I don't know how to say this nicely, so I will make it blunt and to the point.
Kensington and Chelsea council is acting like a complete idiot over this mayoral car business. Wake up, you lot, and send the Bentley back.
I feel genuinely let down by the hypocrisy of it. This is a council which is looking seriously at following the example of Richmond and applying the polluter pays principle to its parking charges, yet it has just bought a car that is not just in the highest polluting band, but up near the worst end of the scale.
Perhaps it is simply a clash of the old and the new - of traditional values v modern common sense. If so, then a few simple words of advice: buying a gas-guzzling Bentley for the mayor of your local authority does not add to a sense of civic pride.

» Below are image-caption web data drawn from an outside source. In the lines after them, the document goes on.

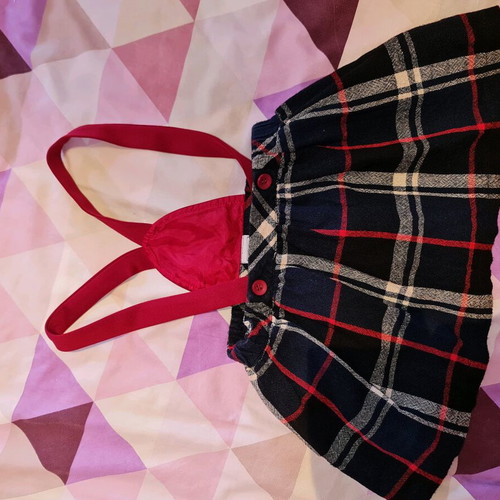 Matoufrance salopette 3-4 years like new, multicolor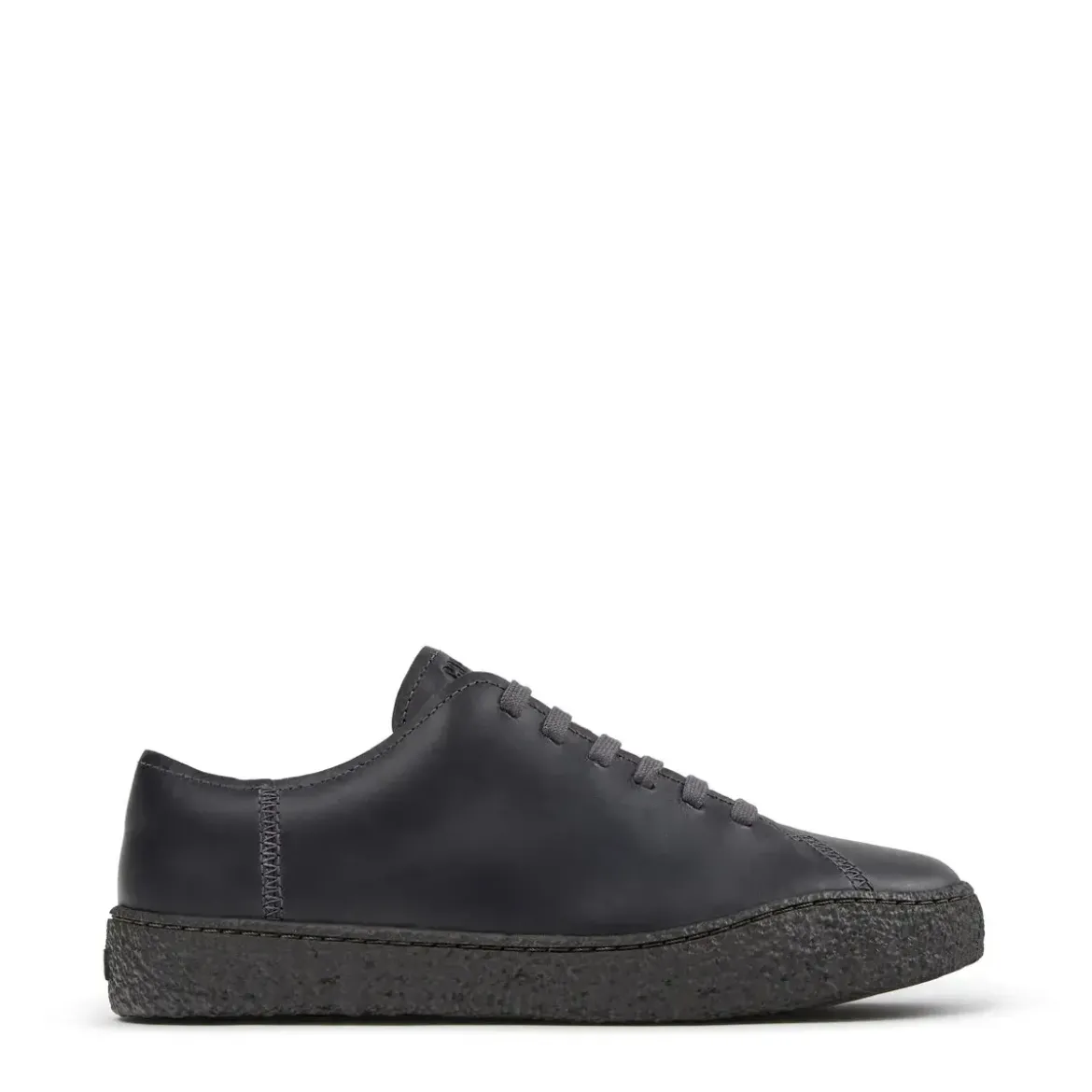 Camper Der Peu Terreno ist ein lässiger Schuh mit Rundumn mittel-grau Low-Top-Sneaker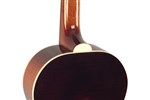 The Loar LO-215-SN The Loar Flat Top O Body Guitar, Maple, Sunburst- Image 5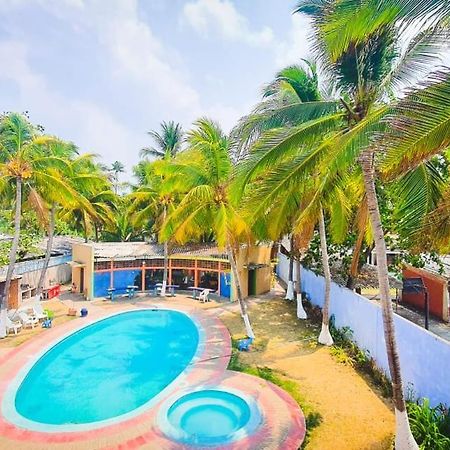 Hostal Club Mochileroラ・リベルタード エクステリア 写真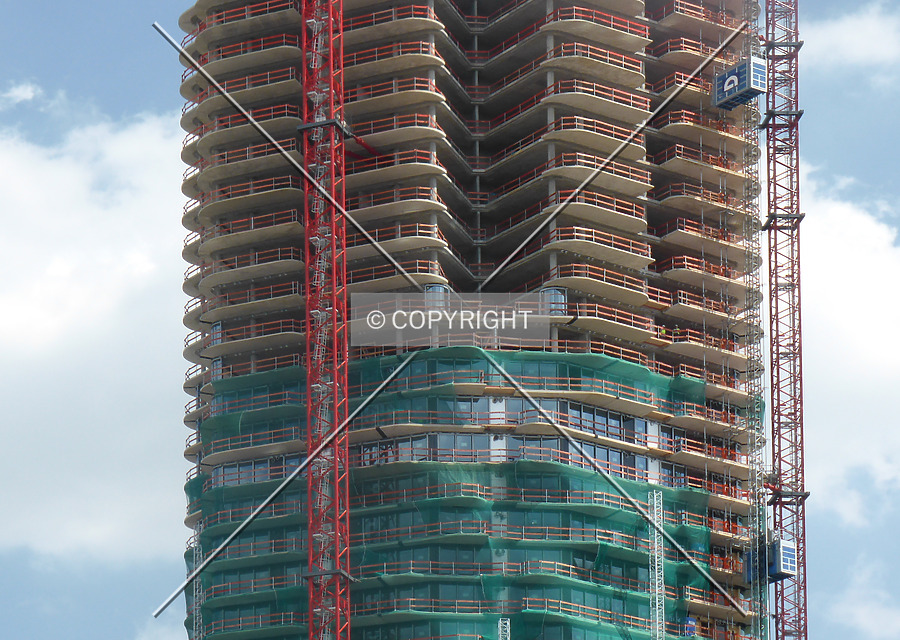 Grand Tower by Nephilim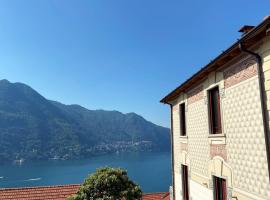 Villa Nova apartment in Moltrasio – Lake Como，位于莫尔特拉肖的公寓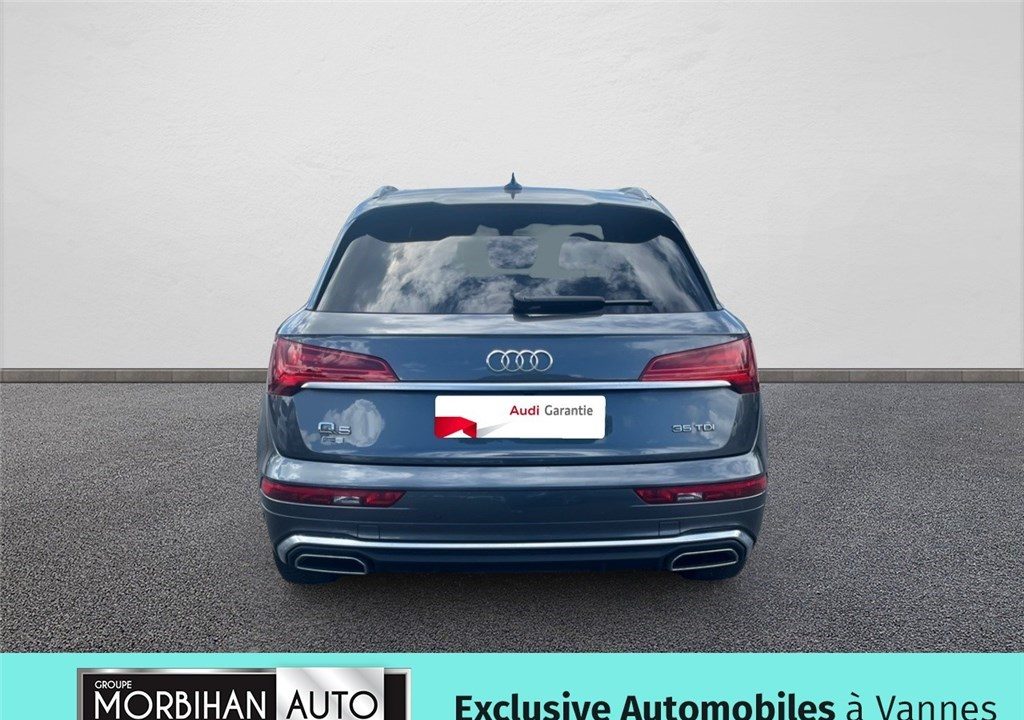 AUDI Q5 35 TDI 163 S TRONIC 7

Driving a highly polluting vehicle is nothing to be proud of these days, and every time the mayor gets out of it to shake a few hands, she or he might as well have "stuff the planet, I'm more important than that" tattooed on their forehead. Nor does buying a car that can cruise along at 160mph convey a sense of civic duty. Is it a civic duty to break the speed limit? What is the point of a car that can do more than 40mph in Kensington and Chelsea, given that the speed of average inner London traffic is less than half of that?
As the local mayor, you may feel you look more important in a Bentley as it chugs out its fumes in some west London traffic jam, but does your civic duty really involve adding to air pollution that already breaks European and national limits?
Of course, Kensington and Chelsea is not the only council that suffers from this misconception that you can't be important unless you have a big car. Redbridge council not only splashed out on a mayoral gas-guzzler earlier this year, but compounded the mistake by getting one for the deputy mayor as well.
I know I will get all the "politics of envy" accusations, but the reality is that the London mayor, Ken Livingstone, gets far more respect for joining the rest of us on the tube and bus than if he had a limousine. The same goes for the cycling mayors of various European cities, who all have more power than our symbolic mayors.
So please, all you mayors, and even some of you government ministers, drop the polluting, pointless, gas-guzzling status symbols.